NEW DELHI: Marketers must take a nuanced approach to engaging female shoppers in countries like India and China, in recognition of their differing lifestyles and preferences, a global survey has found.

Research firm Nielsen polled nearly 6,500 women in 21 nations across Africa, Asia Pacific, Europe, Latin America and North America.

Some 87% of Indian contributors stated they are "stressed" and "pressured", a perception held by 74% of their Mexican counterparts, and 69% of Russians.

The highest scores here in advanced markets came from Spain, with 66%, as France yielded 65%, and Italy registered 64%.

A further 68% of interviewees asserted women should have a lead role in purchasing health and beauty goods, sliding to 46% for food and clothes.

Most of the remainder wanted to hold an equal status with men in these categories, according to Nielsen's findings.
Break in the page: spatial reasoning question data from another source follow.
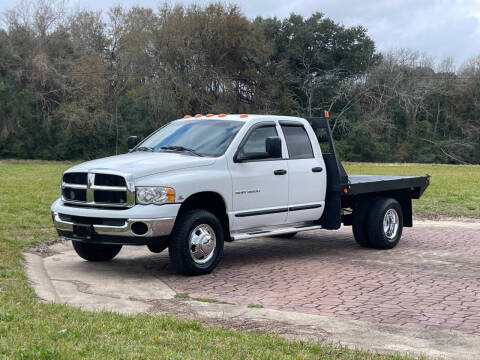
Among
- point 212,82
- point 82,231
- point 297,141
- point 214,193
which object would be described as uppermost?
point 212,82

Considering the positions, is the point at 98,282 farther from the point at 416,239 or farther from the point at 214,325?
the point at 416,239

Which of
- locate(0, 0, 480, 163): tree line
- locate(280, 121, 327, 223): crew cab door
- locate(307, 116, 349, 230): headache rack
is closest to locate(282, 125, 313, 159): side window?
locate(280, 121, 327, 223): crew cab door

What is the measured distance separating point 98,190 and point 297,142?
10.7 ft

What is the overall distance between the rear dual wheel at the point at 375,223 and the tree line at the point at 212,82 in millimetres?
38249

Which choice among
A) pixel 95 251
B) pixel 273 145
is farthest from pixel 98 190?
pixel 273 145

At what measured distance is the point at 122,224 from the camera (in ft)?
28.6

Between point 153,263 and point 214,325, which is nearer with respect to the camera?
point 214,325

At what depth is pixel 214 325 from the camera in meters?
6.68

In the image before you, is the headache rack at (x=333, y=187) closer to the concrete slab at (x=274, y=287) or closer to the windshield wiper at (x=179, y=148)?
the concrete slab at (x=274, y=287)

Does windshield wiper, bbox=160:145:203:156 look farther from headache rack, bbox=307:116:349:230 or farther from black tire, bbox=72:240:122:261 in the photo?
headache rack, bbox=307:116:349:230

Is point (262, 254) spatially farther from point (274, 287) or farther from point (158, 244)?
point (274, 287)

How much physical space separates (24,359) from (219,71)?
46.6m

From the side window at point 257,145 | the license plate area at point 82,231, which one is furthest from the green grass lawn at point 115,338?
the side window at point 257,145

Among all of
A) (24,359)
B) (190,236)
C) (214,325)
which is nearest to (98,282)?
(190,236)
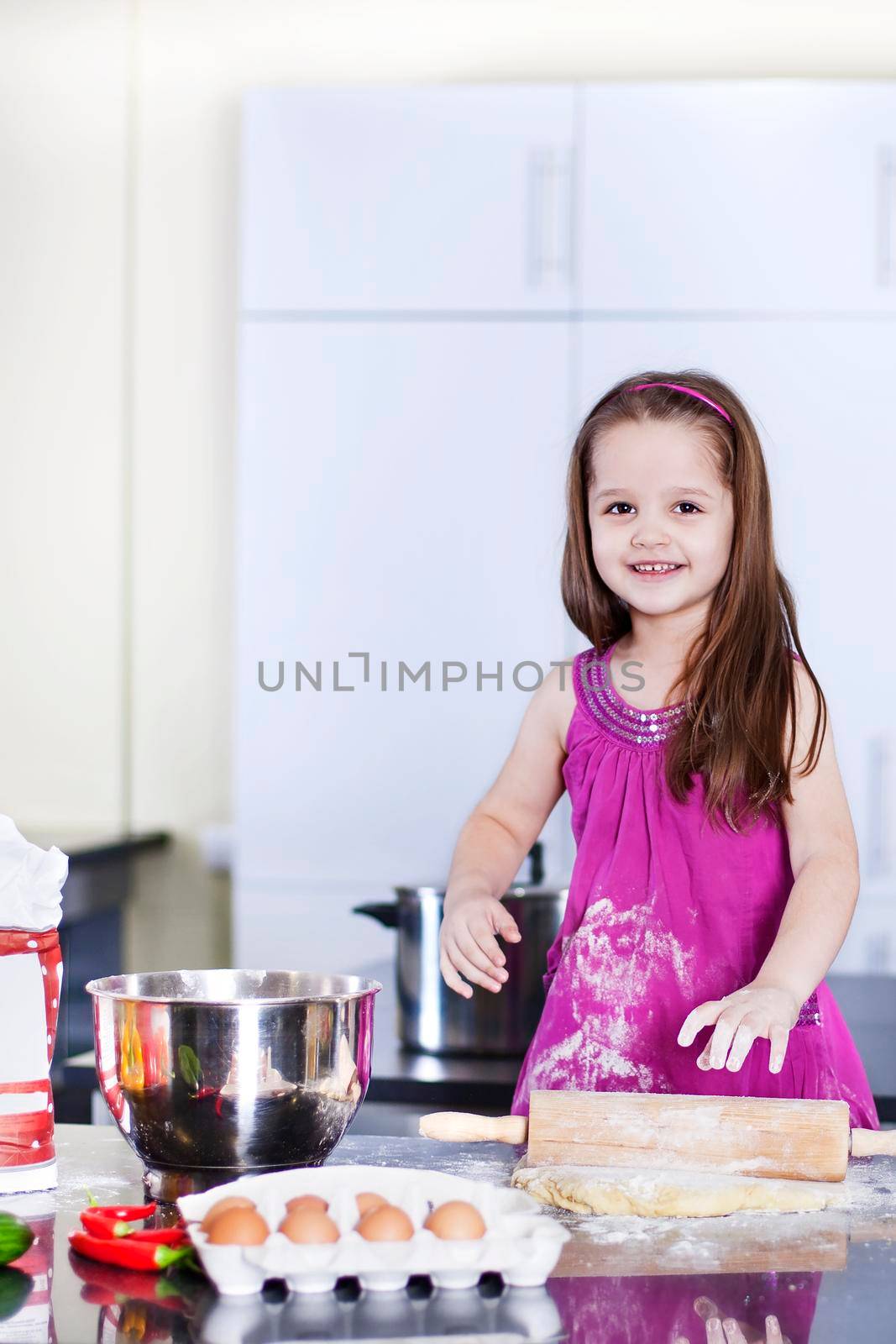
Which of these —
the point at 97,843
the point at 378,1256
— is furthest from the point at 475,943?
the point at 97,843

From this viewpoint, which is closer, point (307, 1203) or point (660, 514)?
point (307, 1203)

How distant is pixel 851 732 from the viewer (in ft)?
7.45

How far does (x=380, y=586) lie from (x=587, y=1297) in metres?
1.78

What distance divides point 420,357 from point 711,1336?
1.92 m

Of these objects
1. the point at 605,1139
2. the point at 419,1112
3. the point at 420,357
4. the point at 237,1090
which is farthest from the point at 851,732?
the point at 237,1090

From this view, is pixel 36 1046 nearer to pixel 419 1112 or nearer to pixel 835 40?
pixel 419 1112

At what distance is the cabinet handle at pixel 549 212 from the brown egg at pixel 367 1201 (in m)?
1.85

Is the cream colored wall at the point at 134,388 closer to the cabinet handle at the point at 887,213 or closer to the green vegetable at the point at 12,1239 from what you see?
the cabinet handle at the point at 887,213

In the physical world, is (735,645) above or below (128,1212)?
above

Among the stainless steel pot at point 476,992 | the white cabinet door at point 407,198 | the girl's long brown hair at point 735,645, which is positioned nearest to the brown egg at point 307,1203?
the girl's long brown hair at point 735,645

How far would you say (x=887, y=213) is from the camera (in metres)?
2.26

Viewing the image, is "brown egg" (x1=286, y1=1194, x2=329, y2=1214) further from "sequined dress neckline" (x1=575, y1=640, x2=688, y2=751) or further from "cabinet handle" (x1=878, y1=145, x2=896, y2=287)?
"cabinet handle" (x1=878, y1=145, x2=896, y2=287)

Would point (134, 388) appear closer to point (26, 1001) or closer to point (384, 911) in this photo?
point (384, 911)

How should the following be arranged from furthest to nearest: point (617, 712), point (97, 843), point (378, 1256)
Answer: point (97, 843), point (617, 712), point (378, 1256)
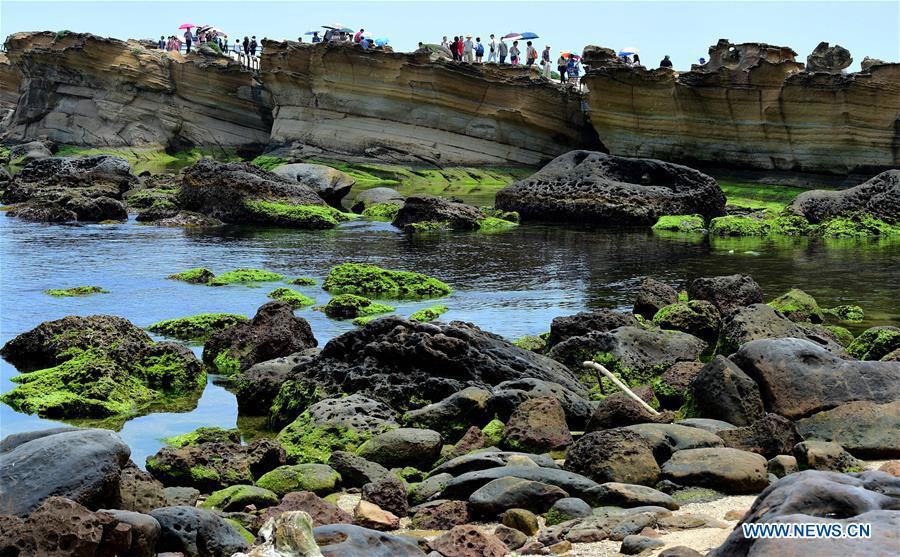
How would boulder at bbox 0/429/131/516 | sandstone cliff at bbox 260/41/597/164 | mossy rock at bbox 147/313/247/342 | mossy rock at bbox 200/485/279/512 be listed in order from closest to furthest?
1. boulder at bbox 0/429/131/516
2. mossy rock at bbox 200/485/279/512
3. mossy rock at bbox 147/313/247/342
4. sandstone cliff at bbox 260/41/597/164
The greatest number of women thought men should assume the primary responsibility for buying home and personal electronics, and cars, although joint decisions were again typically the preferred option.

Looking to media, the web, television and cellphones had all achieved at least 90% penetration in mature markets, where smartphones scored 37%.

While TV has a 98% reach in emerging nations and mobile phones recorded 89%, totals fell to 46% for the net and 18% discussing smartphones, but the last two figures are rising rapidly.

Social networking uptake was strongest in the US, on 73%, with Italy and South Korea both on 71%, Australia hitting 69%, Brazil logging 63%, and Germany supplying a 50% penetration level.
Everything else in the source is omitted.